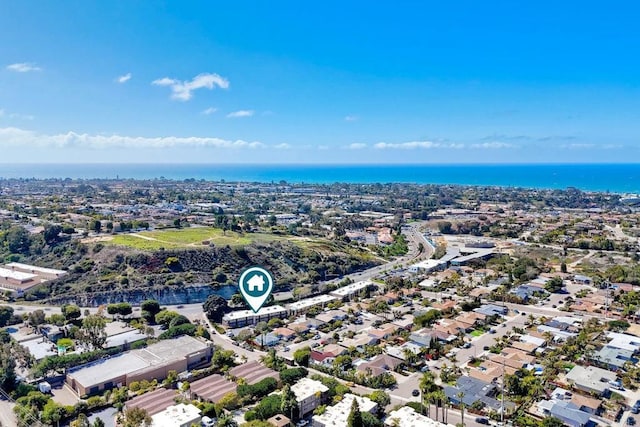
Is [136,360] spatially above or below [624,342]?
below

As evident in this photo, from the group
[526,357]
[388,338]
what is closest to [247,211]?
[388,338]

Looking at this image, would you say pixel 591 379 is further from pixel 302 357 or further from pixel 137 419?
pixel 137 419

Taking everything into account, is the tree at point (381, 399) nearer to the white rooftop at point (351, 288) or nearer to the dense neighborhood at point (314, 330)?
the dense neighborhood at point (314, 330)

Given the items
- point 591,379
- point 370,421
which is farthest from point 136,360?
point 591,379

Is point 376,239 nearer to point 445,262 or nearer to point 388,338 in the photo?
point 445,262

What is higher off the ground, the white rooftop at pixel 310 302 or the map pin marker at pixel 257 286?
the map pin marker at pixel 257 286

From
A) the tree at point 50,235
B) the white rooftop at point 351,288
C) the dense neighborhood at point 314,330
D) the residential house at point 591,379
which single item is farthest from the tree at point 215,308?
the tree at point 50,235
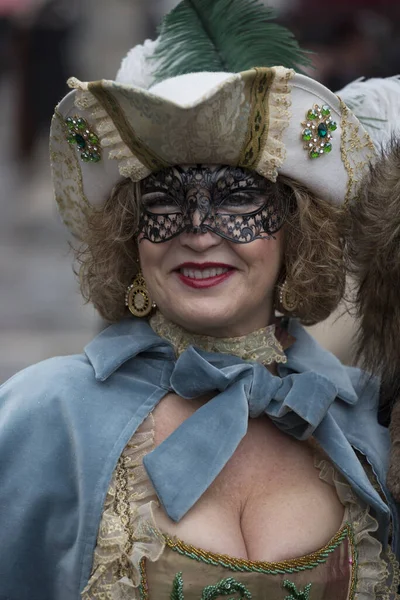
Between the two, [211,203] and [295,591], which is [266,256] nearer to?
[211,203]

****************************************

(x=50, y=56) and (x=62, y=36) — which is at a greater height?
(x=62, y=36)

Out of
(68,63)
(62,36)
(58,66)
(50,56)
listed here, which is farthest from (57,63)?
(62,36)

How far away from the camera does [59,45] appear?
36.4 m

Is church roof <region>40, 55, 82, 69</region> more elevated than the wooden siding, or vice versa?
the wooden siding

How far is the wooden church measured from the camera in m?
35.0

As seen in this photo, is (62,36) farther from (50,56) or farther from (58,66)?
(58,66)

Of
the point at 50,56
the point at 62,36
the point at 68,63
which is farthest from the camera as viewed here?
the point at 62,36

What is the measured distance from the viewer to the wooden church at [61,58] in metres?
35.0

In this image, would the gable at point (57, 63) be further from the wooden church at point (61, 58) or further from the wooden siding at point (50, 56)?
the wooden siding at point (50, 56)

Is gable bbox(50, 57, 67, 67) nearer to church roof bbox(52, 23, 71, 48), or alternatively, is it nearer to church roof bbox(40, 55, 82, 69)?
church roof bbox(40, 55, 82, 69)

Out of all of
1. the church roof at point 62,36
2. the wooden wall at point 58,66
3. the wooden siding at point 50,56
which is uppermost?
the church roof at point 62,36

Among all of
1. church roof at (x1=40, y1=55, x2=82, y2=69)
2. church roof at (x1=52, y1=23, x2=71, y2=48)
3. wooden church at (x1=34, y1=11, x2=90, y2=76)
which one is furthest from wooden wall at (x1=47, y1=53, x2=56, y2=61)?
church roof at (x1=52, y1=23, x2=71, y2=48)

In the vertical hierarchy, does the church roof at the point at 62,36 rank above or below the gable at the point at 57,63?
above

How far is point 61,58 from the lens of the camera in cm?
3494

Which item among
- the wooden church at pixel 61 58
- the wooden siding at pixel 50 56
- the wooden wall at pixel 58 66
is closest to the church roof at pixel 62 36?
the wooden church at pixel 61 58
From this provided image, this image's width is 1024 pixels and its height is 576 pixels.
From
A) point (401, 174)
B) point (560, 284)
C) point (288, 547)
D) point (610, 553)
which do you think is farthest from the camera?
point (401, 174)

****************************************

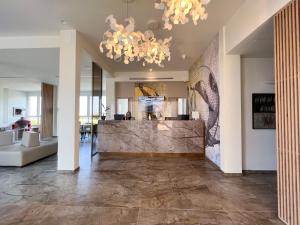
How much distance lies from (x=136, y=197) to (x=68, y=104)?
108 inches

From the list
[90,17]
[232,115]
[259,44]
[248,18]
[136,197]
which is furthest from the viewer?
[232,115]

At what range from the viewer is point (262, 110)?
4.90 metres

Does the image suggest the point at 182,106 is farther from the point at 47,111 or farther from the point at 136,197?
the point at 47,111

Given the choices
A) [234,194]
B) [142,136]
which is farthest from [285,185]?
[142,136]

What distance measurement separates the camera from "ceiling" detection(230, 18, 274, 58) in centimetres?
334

****************************************

Pick out every line of the material above that contains the word "rooftop", and list those lines as they appear.

## THE SOLUTION
Taking everything into account, is the tree at point (381, 399) nearer to the white rooftop at point (351, 288) or nearer to the dense neighborhood at point (314, 330)?
What is higher off the ground, the white rooftop at pixel 310 302 or the map pin marker at pixel 257 286?
B) the white rooftop at point 351,288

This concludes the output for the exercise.